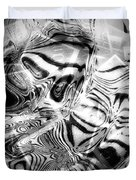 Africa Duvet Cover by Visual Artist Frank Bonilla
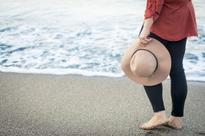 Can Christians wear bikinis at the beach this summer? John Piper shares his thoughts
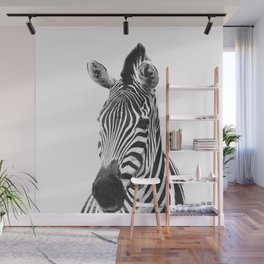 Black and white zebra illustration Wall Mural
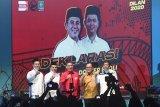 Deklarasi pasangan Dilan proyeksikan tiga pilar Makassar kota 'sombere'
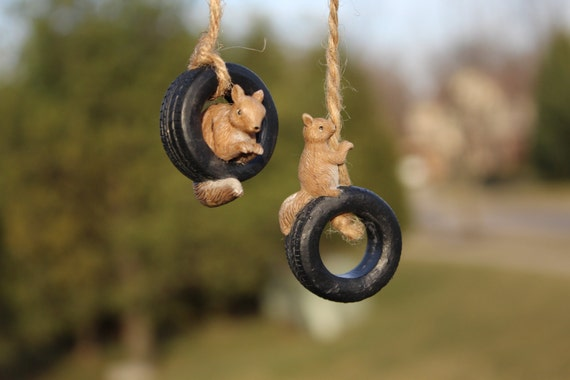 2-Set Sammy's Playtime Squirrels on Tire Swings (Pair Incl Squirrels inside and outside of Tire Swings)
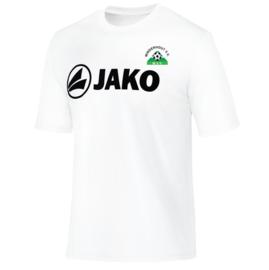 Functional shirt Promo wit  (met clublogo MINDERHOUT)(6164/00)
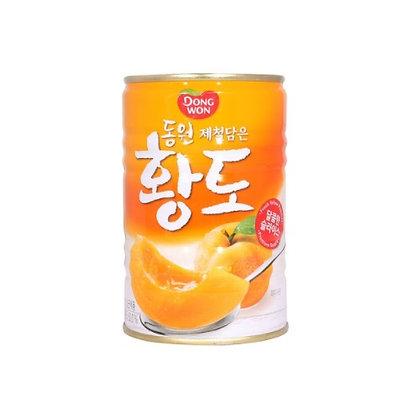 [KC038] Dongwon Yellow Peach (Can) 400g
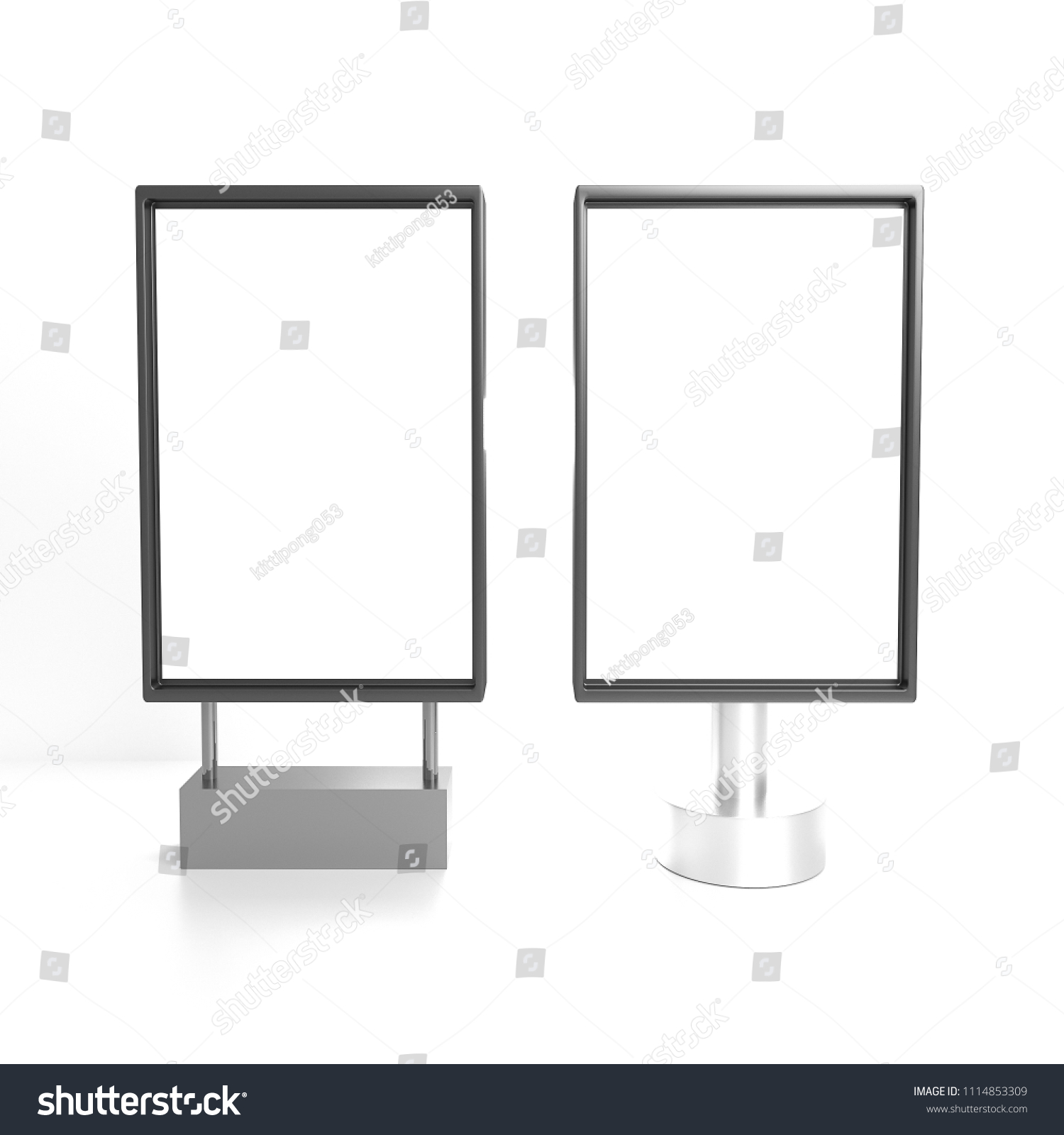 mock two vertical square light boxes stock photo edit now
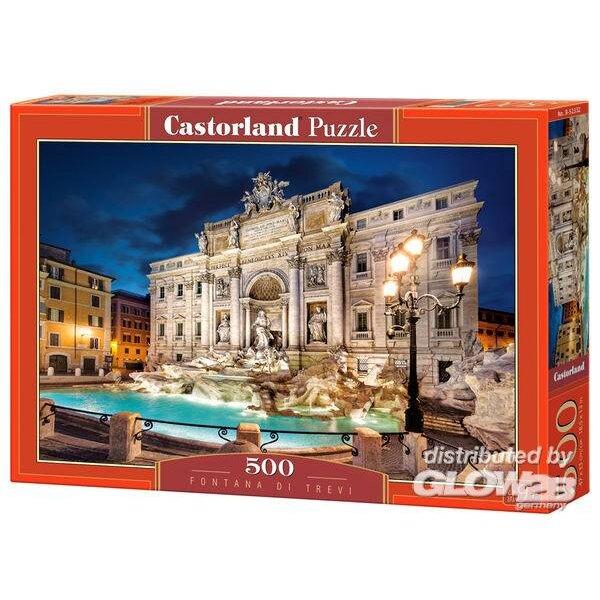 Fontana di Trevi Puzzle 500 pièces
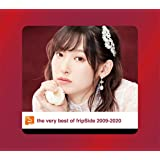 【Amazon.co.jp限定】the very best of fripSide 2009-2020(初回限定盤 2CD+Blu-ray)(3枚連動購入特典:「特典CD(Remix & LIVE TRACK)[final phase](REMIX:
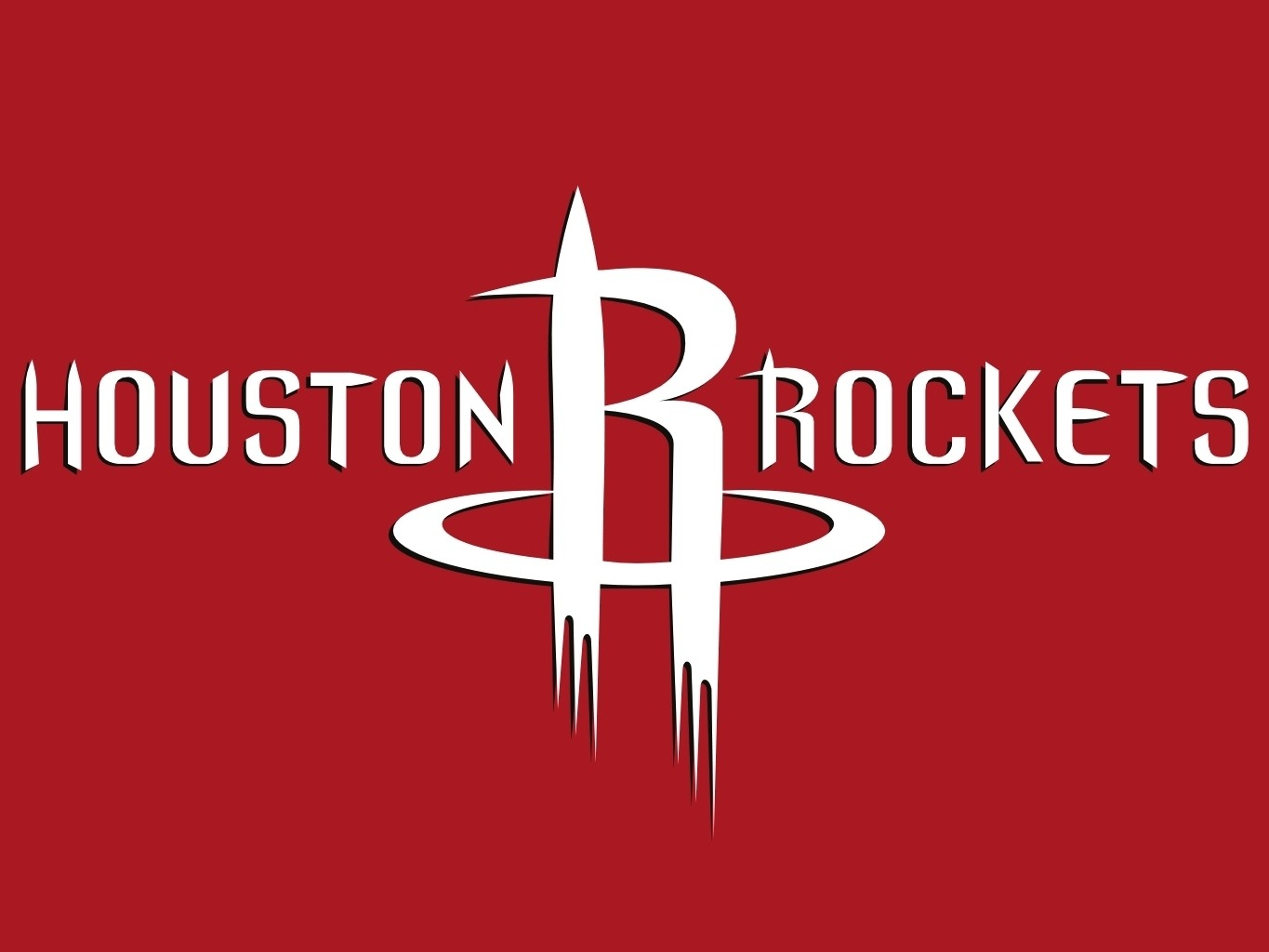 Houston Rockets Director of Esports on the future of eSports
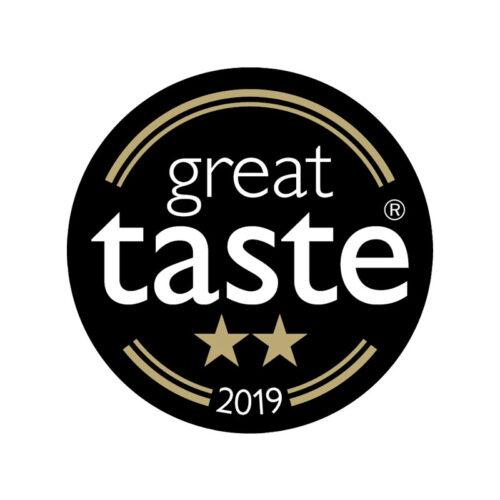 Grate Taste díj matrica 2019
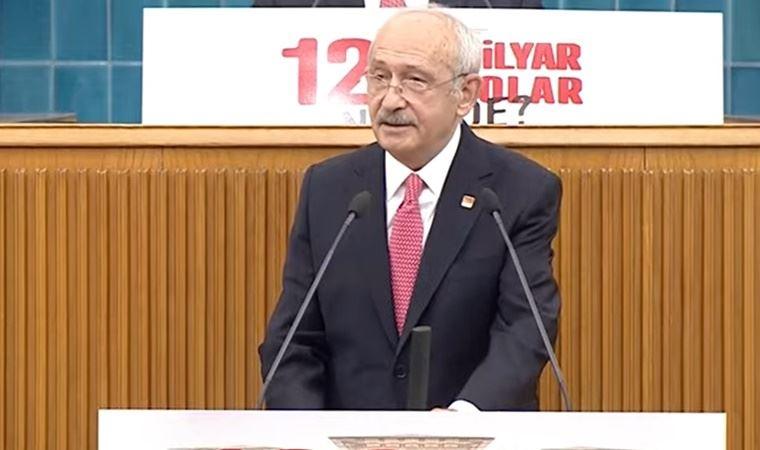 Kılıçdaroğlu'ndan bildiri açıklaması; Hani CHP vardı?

▬▬▬

**EXERCISE DESCRIPTION**:
Every line from the one containing "Can Christians wear" through the end of the listing is to be copied exactly; the pictures are not.

**COMPLETED EXERCISE**:
 Can Christians wear bikinis at the beach this summer? John Piper shares his thoughts
 Black and white zebra illustration Wall Mural
 Deklarasi pasangan Dilan proyeksikan tiga pilar Makassar kota 'sombere'
 2-Set Sammy's Playtime Squirrels on Tire Swings (Pair Incl Squirrels inside and outside of Tire Swings)
 Functional shirt Promo wit  (met clublogo MINDERHOUT)(6164/00)
 [KC038] Dongwon Yellow Peach (Can) 400g
 mock two vertical square light boxes stock photo edit now
 Fontana di Trevi Puzzle 500 pièces
 【Amazon.co.jp限定】the very best of fripSide 2009-2020(初回限定盤 2CD+Blu-ray)(3枚連動購入特典:「特典CD(Remix & LIVE TRACK)[final phase](REMIX:
 Houston Rockets Director of Esports on the future of eSports
 Grate Taste díj matrica 2019
 Kılıçdaroğlu'ndan bildiri açıklaması; Hani CHP vardı?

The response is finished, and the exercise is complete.